For our troubles, a free verification badge offers both an assurance of trust in who it is we’re interacting with, as well as perhaps the only worthwhile incentive that Twitter can really give to its power-tweeters. To revoke this feature and charge the price of a Hulu subscription (where we pay for other people’s content), Elon, is a fundamental misunderstanding of the value of Twitter as a content platform—sort of like charging your online serfs for the shears and sickles required to harvest your digital kingdom. (Also, have you met journalists? This is not a target market with the discretionary spending budgets you have in mind, bro.) The mere suggestion of a squeeze to our figurative and literal investment on the site will alert your loudest, most valuable creators to the exit door—especially once the next BeReal or Discord achieves critical mass.

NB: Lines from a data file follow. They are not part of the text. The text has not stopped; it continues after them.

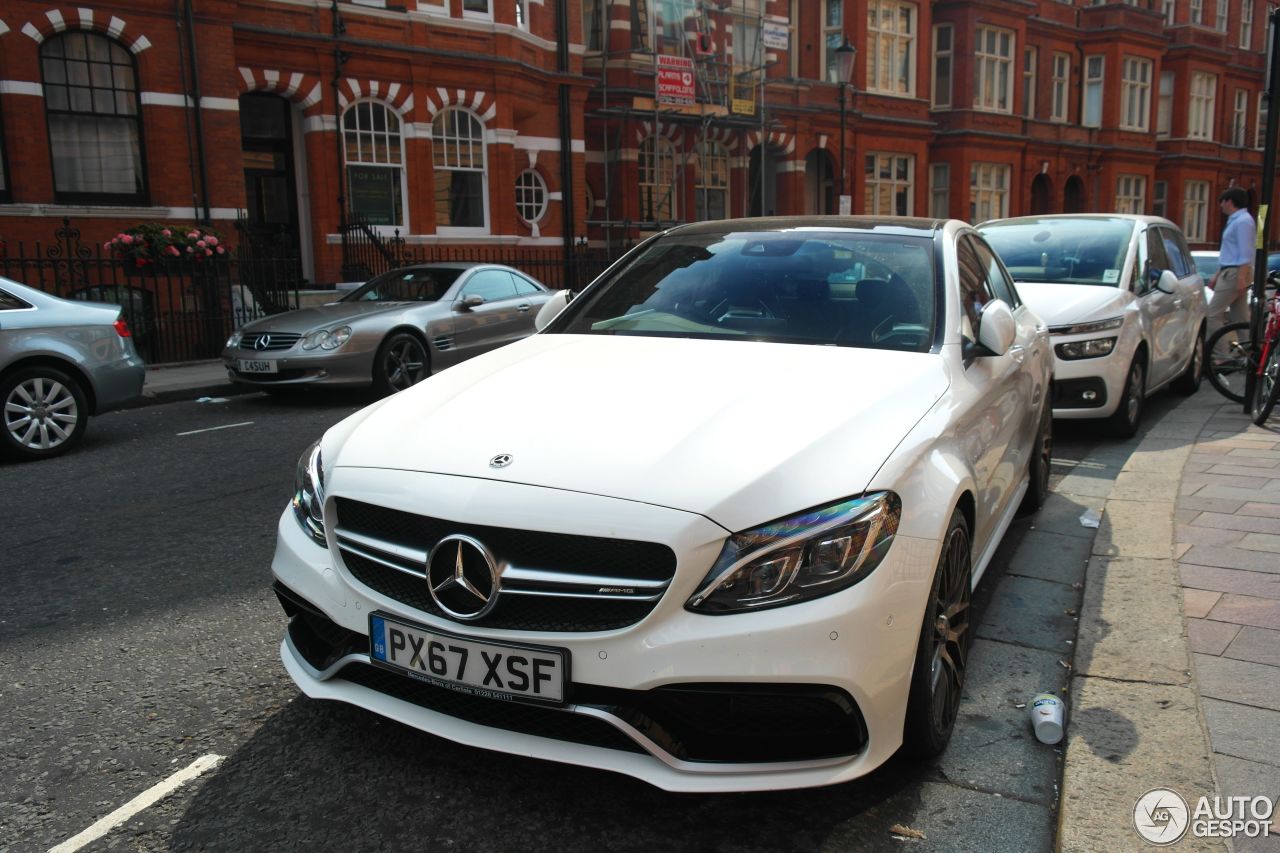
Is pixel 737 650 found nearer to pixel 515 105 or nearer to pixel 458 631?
pixel 458 631

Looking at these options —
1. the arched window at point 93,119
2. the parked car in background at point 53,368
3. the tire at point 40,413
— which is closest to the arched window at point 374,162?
the arched window at point 93,119

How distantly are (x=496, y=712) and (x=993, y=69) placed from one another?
34895 millimetres

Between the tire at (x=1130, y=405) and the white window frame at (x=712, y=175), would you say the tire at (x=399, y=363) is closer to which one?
the tire at (x=1130, y=405)

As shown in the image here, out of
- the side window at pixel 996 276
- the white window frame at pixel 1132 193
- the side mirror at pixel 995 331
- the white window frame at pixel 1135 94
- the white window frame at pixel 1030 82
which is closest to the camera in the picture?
the side mirror at pixel 995 331

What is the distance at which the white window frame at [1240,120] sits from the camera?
42750mm

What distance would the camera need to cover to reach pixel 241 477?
6652mm

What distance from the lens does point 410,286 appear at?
11312 mm

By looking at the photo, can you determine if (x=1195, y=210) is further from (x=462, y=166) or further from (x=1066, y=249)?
(x=1066, y=249)

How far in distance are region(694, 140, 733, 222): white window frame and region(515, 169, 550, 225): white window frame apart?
503 cm

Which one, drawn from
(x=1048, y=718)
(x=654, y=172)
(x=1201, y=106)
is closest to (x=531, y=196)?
(x=654, y=172)

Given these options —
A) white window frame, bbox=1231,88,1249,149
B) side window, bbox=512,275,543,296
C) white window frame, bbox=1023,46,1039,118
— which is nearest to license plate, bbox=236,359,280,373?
side window, bbox=512,275,543,296

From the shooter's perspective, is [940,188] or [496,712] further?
[940,188]

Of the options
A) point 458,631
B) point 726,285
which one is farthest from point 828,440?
point 726,285

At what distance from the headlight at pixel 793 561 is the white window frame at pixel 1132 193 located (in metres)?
40.4
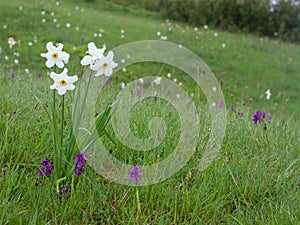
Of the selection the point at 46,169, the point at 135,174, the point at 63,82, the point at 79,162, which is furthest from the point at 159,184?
the point at 63,82

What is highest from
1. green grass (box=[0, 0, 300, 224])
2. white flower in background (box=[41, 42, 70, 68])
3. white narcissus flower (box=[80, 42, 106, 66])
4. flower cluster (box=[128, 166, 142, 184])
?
white narcissus flower (box=[80, 42, 106, 66])

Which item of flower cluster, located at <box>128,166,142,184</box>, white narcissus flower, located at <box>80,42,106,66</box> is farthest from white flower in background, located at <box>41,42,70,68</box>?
flower cluster, located at <box>128,166,142,184</box>

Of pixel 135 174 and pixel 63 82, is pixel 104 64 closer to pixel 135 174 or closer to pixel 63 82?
pixel 63 82

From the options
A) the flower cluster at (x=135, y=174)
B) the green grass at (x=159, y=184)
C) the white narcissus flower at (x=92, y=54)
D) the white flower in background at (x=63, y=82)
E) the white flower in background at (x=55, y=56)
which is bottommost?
the green grass at (x=159, y=184)

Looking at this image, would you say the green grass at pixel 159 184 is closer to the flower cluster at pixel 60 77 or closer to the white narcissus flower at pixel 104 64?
the flower cluster at pixel 60 77

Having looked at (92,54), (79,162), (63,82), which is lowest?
(79,162)

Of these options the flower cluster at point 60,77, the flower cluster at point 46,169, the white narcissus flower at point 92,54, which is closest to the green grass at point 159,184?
the flower cluster at point 46,169

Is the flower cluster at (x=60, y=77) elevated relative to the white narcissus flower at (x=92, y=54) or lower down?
lower down

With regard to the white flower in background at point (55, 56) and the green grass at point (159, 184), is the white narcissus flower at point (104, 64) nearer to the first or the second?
the white flower in background at point (55, 56)

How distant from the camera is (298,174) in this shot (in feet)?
6.65

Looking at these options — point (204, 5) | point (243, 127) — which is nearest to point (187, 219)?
point (243, 127)

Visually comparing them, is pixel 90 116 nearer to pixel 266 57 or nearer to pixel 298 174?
pixel 298 174

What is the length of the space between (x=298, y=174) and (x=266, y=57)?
7666 millimetres

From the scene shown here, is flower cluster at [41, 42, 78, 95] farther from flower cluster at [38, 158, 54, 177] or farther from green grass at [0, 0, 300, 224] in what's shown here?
flower cluster at [38, 158, 54, 177]
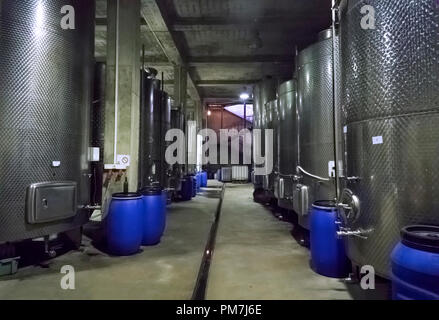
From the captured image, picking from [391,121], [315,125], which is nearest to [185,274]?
[391,121]

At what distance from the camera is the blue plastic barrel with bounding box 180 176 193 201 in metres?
9.15

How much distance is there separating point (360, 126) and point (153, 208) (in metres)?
2.91

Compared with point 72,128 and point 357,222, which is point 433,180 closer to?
point 357,222

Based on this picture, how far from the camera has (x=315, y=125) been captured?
159 inches

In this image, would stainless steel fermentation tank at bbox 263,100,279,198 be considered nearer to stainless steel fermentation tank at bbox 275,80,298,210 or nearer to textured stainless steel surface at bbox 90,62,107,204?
stainless steel fermentation tank at bbox 275,80,298,210

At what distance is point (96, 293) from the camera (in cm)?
263

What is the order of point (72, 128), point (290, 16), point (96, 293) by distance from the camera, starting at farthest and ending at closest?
point (290, 16)
point (72, 128)
point (96, 293)

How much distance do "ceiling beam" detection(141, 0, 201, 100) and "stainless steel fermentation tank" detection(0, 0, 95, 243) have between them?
223 centimetres

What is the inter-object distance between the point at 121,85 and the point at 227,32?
450 cm

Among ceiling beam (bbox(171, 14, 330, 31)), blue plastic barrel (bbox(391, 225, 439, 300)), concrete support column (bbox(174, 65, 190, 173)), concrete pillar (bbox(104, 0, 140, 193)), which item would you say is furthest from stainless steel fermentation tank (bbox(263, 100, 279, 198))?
blue plastic barrel (bbox(391, 225, 439, 300))
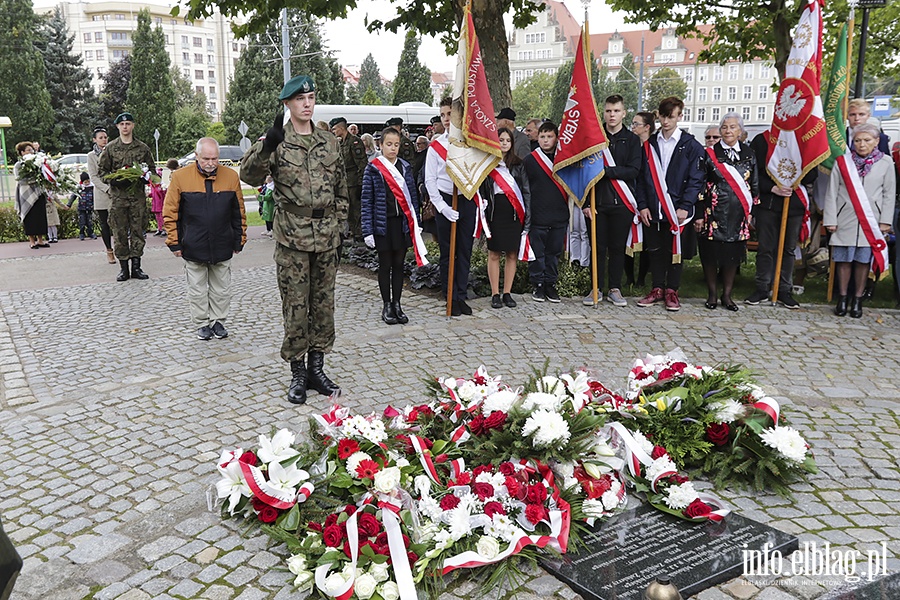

If Twitter wants to be less like an advertiser-dependent Facebook, more like a subscriber-based OnlyFans, then it needs to invest in creator monetization (read: falling out of your chair to offer up a bajillion features to keep the people tweeting) before it can think to scoop up a subscription fee of its own. If Twitter wants to compete at the scale of YouTube and TikTok, it needs as much inexpensive content as possible, which it has to create incentives real or imagined or badged in order to get. And, perhaps, an engineering miracle re: a potential Vine resuscitation (that you…pay to watch?) You can’t have it both ways and expect creators to pay for the pleasure of creating value for your tech platform—much less charge them for being oneself online. That’s the whole joke, man. We already don’t really want to be here anyway.